Wrong assumption. Look at a graph of the sine function. Draw a line across just below y=1. You should see pairs of intercepts close together. How are they related?

3. Feb 8, 2014

### xtrubambinoxpr

right it crosses the graph twice. just before the peak like he drew it, but how is that figured out? i know it is between half a period, or (pi) because it repeats itself after that. and in radians its .68.. help me figure this out without telling me! lol i really want to deduce it on my own

4. Feb 8, 2014

### Mentallic

With the graph $y=\sin(x)$ for $0<x<\pi$ what is the line of symmetry?

5. Feb 8, 2014

### xtrubambinoxpr

what do you mean by line of symmetry ? its in respect to the origin

6. Feb 8, 2014

### Mentallic

Do you know what a line of symmetry is? It'll just take a second to understand if you look it up, it's a simple concept. And no, it's not the origin (the origin is also not a line, it's a point).

7. Feb 8, 2014

### xtrubambinoxpr

well you mean that between 0 to pi you get sin of a value twice. like sin(60)=sin(120)..?

8. Feb 8, 2014

### Mentallic

Yes. Basically, the line of symmetry is at $x=90^o$ which means that the sine of an angle 2 degrees less than 90 is the same as the sine of the angle 2 degrees more, etc. In general, $\sin(90^o+x)=\sin(90^o-x)$.

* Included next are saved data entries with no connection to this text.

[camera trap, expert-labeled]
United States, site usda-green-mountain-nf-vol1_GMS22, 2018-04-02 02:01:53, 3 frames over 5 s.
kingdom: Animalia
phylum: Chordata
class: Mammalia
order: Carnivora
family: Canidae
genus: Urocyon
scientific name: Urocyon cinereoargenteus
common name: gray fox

Now, at what x value does $y=\sin(2x)$ have a maximum value? This is also the same as the line of symmetry problem I asked earlier.

9. Feb 8, 2014

### xtrubambinoxpr

well it would be where sinx = 1 thats as high as it can go so x = 1/2

10. Feb 8, 2014

### Mentallic

Right!

Also, remember that if you're referring to degrees, you should add the sup tags (which is the x2 button located just above your post if you pick advanced edit) and put an 'o' in to represent degrees.

11. Feb 8, 2014

### xtrubambinoxpr

well its at ∏/2 or 90°..

12. Feb 8, 2014

### Mentallic

Nope. if $x=\pi / 2$ then $\sin{2x}=\sin{\pi}=0$.

The 2x as opposed to just x makes a difference to where the min and max are located. $\sin(ax)$ for some constant a will either squish or expand the sine graph.

13. Feb 8, 2014

### xtrubambinoxpr

sin(2x)=1

arcsin(sin(2x))=arcsin(1)

x=arcsin(1)/2

45°.. sin(90°-x) = sin (90°+x)

90-45 = 45 ????

14. Feb 8, 2014

### Mentallic

Up to this point, the maths tells you that the maximum is located at $x=45^o$, right?

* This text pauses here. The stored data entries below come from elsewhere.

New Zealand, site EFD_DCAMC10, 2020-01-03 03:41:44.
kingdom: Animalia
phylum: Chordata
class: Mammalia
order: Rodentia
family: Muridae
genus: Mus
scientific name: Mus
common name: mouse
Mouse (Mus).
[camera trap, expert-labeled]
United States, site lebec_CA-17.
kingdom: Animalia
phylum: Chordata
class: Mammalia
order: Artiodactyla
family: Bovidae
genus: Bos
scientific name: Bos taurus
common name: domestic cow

That equality is only valid for the graph $y=\sin{x}$ since the line of symmetry (the line that passes through the maximum) is located at $x=90^o$. Now we're dealing with $y=\sin(2x)$ where you've found that the maximum is located at $x=45^o$ so in this case, for $y=\sin(2x)$, we have that $\sin(45^o+x)=\sin(45^o-x)$.

So if 39.3o is one solution, then what's the other?

It would also help if you drew the graphs of sin(x) and sin(2x).

15. Feb 8, 2014

### xtrubambinoxpr

ahhh i see so the first value i get for x will either be added or subtracted from the half period or however you want to phrase it. so if its 39.3° then 90°-39.3° = 50.7°

16. Feb 8, 2014

### Mentallic

Yep, exactly! For future reference, you should always draw your graphs, label any important info, and try to deduce any facts you may know about the symmetry or special features of the graph. It will help you immensely.

17. Feb 8, 2014

### xtrubambinoxpr

thanks man! really appreciate it!

18. Feb 8, 2014

### Mentallic

Happy to help